**TEXTO DE LECTURA:**
—————
Los retratos más antiguos en la exposición, de 1802 y 1805, son ejemplos de un género para entonces ya maduro. Se trata de óleos anónimos terminados con lujo de detalle y un realismo al límite de los esfuerzos del artista entrenado. El cuerpecito yaciente de don Mariano José del Río y Gallo, muerto de dos años, viste como San Pedro. Don José Manuel Cervantes y Velasco, muerto de ocho meses, como arcángel, con todo y sus alitas. Evidentemente el rango celestial asignado a estos pequeños sería equivalente al de la jerarquía de sus familias en la sociedad jalisciense. Pero mientras la riqueza de los ropajes y las decoraciones florales que adornan cuerpo y cuadro debieran colaborar al tono de gloria que es destino de estos chiquillos, como en las pinturas coloniales de la muerte de la virgen originantes del tratamiento de los angelitos (según Aceves sugiere), los retratos de estos pequeños señores, con su acentuado contrapunto, no dejan de ser lúgubres -y de hecho son mucho más lúgubres que el análisis austero de Hermenegildo Bustos en su diminuta resolución del cadáver de la bebita Francisca Quezada (1884).

Las variaciones en el tratamiento del niño recostado se multiplicaron al paso del siglo, al parecer debido a la popularización del retrato pictórico en general. Se suceden desde idealizaciones un tanto anodinas hasta enternecedores intentos de realismo cuasi-fotográfico. Posiblemente la pieza que más sutilmente logra articular las dualidades emotivas provocadas por el tránsito de estos angelitos es la dulce niña muerta vestida de blanco (óleo anónimo de la colección de Daniel Liebsohn). Su prudente y dedicado tratamiento queda rematado con una expresión tranquilizada por el esbozo de una sonrisa que sugiere a esta muerte como un sueño plácido que todavía perdura.

Una vertiente alterna del género fue la representación del niño como si hubiese posado vivo, quizás para integrarse a la pinacoteca familiar. Entre éstas, las facciones sobreesquematizadas del retrato de María Gracia Navarrete, ejecutado por José Ma. Estrada, pone en evidencia el que estas piezas se hicieran postmortem, y así lo prueba la leyenda “…murió el 7 de septiembre de 1838 y se retrató el 17 de octubre de 1839…”. Sin embargo, el encargo del cuadro ya fallecido el modelo no siempre desembocó en tipificaciones despersonalizadas, como se puede apreciar en la finísima lámina popular que se hizo del niño Miguel Reinoso en 1874.
—————
**ENTRADAS PROPORCIONADAS:**
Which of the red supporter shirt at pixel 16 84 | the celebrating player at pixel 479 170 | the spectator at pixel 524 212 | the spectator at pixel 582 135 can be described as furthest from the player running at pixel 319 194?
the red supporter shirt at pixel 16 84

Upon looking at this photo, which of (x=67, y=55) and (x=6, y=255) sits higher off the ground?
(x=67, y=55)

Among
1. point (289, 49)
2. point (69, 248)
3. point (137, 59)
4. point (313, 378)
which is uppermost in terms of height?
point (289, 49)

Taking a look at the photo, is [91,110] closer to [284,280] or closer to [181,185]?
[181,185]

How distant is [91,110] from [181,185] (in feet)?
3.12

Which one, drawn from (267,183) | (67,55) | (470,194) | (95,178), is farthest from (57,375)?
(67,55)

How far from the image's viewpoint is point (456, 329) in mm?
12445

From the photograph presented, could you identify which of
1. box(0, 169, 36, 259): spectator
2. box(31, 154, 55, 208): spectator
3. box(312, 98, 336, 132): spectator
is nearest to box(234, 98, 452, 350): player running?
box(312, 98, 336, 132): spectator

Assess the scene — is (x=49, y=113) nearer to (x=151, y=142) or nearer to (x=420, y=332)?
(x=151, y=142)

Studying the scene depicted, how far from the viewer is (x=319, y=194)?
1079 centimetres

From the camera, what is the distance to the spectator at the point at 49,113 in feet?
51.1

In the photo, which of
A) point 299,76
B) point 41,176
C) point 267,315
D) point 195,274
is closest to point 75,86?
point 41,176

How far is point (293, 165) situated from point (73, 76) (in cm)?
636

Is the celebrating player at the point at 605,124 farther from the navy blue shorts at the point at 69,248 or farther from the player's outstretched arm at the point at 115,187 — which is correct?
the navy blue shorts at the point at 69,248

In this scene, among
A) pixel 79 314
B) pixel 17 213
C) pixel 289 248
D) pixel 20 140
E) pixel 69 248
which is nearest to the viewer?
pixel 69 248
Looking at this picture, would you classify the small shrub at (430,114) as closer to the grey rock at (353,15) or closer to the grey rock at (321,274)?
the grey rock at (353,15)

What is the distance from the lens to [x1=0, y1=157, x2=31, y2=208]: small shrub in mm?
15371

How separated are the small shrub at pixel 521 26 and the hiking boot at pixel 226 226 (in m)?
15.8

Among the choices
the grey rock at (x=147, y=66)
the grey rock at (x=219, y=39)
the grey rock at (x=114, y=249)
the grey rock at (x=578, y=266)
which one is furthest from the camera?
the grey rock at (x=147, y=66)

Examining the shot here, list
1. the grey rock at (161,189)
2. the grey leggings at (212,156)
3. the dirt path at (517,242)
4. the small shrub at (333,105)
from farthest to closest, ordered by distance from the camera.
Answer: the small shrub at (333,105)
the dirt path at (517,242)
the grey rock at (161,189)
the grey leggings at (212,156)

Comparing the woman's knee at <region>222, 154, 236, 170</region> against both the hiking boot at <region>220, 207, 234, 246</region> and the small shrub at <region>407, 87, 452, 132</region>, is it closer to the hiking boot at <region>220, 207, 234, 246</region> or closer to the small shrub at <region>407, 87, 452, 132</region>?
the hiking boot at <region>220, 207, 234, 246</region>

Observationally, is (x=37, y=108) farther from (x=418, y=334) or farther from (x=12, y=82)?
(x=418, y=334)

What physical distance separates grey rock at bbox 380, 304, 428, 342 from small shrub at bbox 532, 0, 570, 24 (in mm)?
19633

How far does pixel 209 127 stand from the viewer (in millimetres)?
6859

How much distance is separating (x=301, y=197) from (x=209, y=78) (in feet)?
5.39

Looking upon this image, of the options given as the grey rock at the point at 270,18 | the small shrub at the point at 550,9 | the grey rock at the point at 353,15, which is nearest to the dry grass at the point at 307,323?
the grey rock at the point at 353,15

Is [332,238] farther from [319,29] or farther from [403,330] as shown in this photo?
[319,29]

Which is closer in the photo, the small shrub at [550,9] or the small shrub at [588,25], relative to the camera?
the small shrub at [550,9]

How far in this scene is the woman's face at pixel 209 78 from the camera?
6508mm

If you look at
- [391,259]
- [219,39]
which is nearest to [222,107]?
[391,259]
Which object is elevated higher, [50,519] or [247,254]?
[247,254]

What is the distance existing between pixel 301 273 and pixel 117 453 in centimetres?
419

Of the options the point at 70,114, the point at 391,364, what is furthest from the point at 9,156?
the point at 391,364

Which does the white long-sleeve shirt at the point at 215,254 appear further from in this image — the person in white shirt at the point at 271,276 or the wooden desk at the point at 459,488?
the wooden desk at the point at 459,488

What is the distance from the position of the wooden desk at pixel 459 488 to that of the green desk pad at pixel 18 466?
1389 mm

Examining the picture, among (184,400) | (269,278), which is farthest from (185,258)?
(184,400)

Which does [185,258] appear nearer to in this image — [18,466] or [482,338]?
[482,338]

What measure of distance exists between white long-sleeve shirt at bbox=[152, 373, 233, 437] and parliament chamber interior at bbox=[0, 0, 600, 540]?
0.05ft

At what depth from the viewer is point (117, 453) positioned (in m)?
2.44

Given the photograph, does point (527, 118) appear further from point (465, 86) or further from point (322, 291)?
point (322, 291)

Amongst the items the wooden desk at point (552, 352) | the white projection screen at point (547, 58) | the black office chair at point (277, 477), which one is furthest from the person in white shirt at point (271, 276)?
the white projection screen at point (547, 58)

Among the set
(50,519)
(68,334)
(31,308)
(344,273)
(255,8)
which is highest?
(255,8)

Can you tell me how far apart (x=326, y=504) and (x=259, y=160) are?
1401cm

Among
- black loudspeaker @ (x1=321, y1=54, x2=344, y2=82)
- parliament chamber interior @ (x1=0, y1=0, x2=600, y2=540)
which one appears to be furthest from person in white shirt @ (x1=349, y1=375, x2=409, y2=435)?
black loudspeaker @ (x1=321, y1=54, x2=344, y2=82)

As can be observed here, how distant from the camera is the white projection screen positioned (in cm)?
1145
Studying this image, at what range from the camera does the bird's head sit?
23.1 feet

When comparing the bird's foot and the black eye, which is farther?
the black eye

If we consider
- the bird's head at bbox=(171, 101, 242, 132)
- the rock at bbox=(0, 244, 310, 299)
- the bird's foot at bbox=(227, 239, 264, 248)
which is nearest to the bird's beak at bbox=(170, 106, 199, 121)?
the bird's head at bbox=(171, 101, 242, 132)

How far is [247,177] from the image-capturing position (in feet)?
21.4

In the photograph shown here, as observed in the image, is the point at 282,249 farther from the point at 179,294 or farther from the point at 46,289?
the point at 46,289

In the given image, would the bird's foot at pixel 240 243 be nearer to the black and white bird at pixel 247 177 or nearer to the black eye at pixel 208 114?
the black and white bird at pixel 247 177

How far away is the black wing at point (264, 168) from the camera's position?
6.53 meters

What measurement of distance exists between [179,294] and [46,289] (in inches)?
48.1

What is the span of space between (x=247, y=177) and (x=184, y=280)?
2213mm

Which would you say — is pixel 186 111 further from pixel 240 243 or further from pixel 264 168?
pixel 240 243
—————
**TAREAS:**
• A. Responde, por favor, estas preguntas según el texto sobre los retratos de niños difuntos:
(i) ¿De qué años son los retratos más antiguos de la exposición?
(ii) ¿A qué colección pertenece el óleo de la niña muerta vestida de blanco?
(iii) ¿En qué año se hizo la lámina del niño Miguel Reinoso?
• B. Prolonga el texto sobre los retratos de niños difuntos a partir de su última oración.
El listado es material aparte, sin relación con el texto sobre los retratos de niños difuntos.

**RESPUESTAS EN ORDEN:**
• A.
(i) De 1802 y 1805.
(ii) A la colección de Daniel Liebsohn.
(iii) En 1874.

• B.
Ya hacia el fin de siglo la creciente accesibilidad de la fotografía sustituyó la necesidad de recurrir al pincel para grabar rememoraciones de angelitos. Pero no todas las libertades que se le disculpan a la mano del pintor pueden extenderse a la lente. Dos macabras impresiones ya deslavadas muestran a un par de niñitas, vestidas de a diario, “sosteniendo” sus muñecas; han sido acomodadas para retratarse de pie como si fueran a ser pintadas. Una de ellas apenas se yergue y sus ojos ya volteados delatan su finado estado. En contraste, la muerte de la segunda ha quedado escalofriantemente camuflada, pero su deceso se señala con una corona de flores. Por lo demás, se exhiben excelentes ejemplos de la traducción del género pictórico a la fotografía de los estudios de Romualdo García, Rutilio Patiño y Juan de Dios Machain.

Las manifestaciones plásticas tanto como las religiosas han sido impulsadas en principio por la esperanza de que nos es posible trascender nuestras mortales individualidades. Si bien al respecto podemos dudar de la eficacia del arte y la religión, La muerte niña nos convence de que al menos podemos encontrar formas para lograr compartir nuestras ansiedades más profundas, lo cual puede ya ser una manera modesta de trascender.

Sin embargo, ni la doctrina estética ni la religiosa pueden redimir cuando sus dictámenes se vuelven maña, rutina o moda. La muerte niña termina con apropiaciones del tema por parte de artistas de este siglo. La más fiel al asunto es sin duda El Difunto Dimas Rosas a los tres años de edad (1937) de Frida Kahlo. Pero desde la óptica construida por la exposición incluso el Kahlo no es sino un manierismo, como el resto de las piezas modernas que le acompañan, y carece de la energía que logran acumular e irradiar las obras que se producen desde dentro de la costumbre. Finalmente, mucho más apto resulta un solitario ex voto de 1989 retomado del Museo de la Basílica de Guadalupe, donde la calca de la aparición de la Virgen y el cuidadoso recorte de la estampa de una cigüeña sosteniendo a un bebé que habla por un teléfono público, dice así: “Virgencita, nos diste el don de ser padres, pero el bebé que vino a alegrar nuestro hogar no era para nosotros pues lo llamaste a tu reino… te prometí este cuadro si todo salía bien”.